Abstract ID: 844
Part of Session 172: Urban Language Conflict (Other abstracts in this session)
Authors: Van Mensel, Luk
Submitted by: Van Mensel, Luk (Université de Namur, Belgium)
With processes of globalisation and urbanisation causing shifts in the status and power of ‘traditional’ language communities, we can expect members of linguistic elites belonging to these communities to look for new ways of maintaining their status. One way of doing this is through a “celebration of fusion and hybridity” (Heller 2001), which (perhaps only superficially) stands in opposition to a monolingual ideology. However, other members of the existing elite may deny the legitimacy of this linguistic hybridity, and conflict may thus arise not only between but also within established language groups.
In Brussels, the capital of Belgium, which is officially bilingual but effectively multilingual (Janssens 2007), French is still used as a lingua franca, but its status has declined in favour of English and Dutch. The opposition between the two official language communities - French and Dutch - remains strong in politics and the media, and it is still institutionally enshrined. But although Brussels has turned into a multilingual city, it appears a difficult endeavour for its inhabitants to avoid being categorized into one of the pre-defined linguistic groups.
In this paper, I will illustrate this through a detailed analysis of a narrative by a Francophone informant living in Brussels, in which he reports on the difficulties he experiences in claiming a (linguistically) hybrid identity for himself and his children.
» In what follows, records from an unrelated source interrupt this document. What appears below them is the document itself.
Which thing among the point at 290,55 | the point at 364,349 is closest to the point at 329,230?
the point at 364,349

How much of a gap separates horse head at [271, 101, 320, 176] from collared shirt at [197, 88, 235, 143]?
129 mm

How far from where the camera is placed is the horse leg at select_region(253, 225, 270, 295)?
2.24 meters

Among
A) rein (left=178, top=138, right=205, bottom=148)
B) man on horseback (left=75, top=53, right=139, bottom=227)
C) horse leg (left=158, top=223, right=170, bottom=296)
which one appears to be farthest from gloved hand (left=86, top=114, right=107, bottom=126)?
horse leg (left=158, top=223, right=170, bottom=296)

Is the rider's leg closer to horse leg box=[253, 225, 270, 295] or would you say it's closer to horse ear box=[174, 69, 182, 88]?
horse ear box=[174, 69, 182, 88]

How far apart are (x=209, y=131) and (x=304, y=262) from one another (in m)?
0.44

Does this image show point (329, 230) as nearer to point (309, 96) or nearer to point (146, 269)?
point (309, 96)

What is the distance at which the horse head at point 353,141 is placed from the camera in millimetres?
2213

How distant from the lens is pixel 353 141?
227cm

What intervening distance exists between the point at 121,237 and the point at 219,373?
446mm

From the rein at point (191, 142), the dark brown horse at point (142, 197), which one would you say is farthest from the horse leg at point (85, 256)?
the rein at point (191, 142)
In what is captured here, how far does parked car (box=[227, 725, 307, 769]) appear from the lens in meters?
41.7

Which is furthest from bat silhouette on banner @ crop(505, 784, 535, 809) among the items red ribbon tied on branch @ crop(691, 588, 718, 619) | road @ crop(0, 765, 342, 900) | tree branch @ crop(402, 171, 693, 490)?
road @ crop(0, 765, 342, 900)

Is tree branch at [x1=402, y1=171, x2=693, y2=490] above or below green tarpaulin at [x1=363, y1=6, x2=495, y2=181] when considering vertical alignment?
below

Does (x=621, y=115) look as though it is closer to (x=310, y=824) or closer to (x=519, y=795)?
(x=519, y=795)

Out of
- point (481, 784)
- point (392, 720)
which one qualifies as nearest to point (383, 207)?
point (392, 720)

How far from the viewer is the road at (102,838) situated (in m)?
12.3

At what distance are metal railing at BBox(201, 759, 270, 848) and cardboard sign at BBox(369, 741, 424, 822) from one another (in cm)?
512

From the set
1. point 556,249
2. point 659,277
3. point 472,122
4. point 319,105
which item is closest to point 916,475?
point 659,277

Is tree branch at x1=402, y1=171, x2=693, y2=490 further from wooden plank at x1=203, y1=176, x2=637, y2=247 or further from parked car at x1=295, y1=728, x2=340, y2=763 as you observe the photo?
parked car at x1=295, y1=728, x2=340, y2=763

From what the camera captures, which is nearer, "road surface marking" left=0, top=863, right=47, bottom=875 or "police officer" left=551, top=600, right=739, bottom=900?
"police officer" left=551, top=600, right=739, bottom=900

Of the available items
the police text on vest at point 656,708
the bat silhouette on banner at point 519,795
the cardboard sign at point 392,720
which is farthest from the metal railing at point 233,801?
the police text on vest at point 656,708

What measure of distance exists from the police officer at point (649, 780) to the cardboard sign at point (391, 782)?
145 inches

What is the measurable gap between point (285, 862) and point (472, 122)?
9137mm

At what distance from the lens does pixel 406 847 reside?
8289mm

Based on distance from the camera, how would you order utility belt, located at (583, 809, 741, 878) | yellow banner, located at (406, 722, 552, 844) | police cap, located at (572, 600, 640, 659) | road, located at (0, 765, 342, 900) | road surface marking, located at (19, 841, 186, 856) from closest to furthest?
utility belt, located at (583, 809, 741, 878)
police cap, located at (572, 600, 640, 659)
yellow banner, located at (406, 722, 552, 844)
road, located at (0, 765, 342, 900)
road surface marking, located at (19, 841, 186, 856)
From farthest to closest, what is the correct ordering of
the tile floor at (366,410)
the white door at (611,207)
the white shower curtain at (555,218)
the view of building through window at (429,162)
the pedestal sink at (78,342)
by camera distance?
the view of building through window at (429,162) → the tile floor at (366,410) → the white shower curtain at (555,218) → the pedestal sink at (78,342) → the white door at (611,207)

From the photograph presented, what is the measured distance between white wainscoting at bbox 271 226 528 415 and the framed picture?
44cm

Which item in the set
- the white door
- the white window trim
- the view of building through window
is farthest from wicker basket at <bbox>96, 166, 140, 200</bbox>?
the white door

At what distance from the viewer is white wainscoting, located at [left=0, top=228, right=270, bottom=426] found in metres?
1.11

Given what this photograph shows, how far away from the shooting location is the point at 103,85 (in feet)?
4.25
Adopting a discourse analytical approach, I aim to show how in this case, conflict is lived out within the individual on two levels: on the level of the in-group vs. the out-group, i.e. monolingual Flemish vs. monolingual French, on the one hand, and on the level of the Francophone group itself on the other. In this way, language conflict appears to reflect a struggle between competing discourses on language rather than between languages. A theory of language conflict should, in my view, take these issues into account, and I would argue in favour of a qualitative approach which focuses on how social actors deal with competing language ideologies, in order to uncover the complexities of language conflict as it emerges in contemporary urban settings.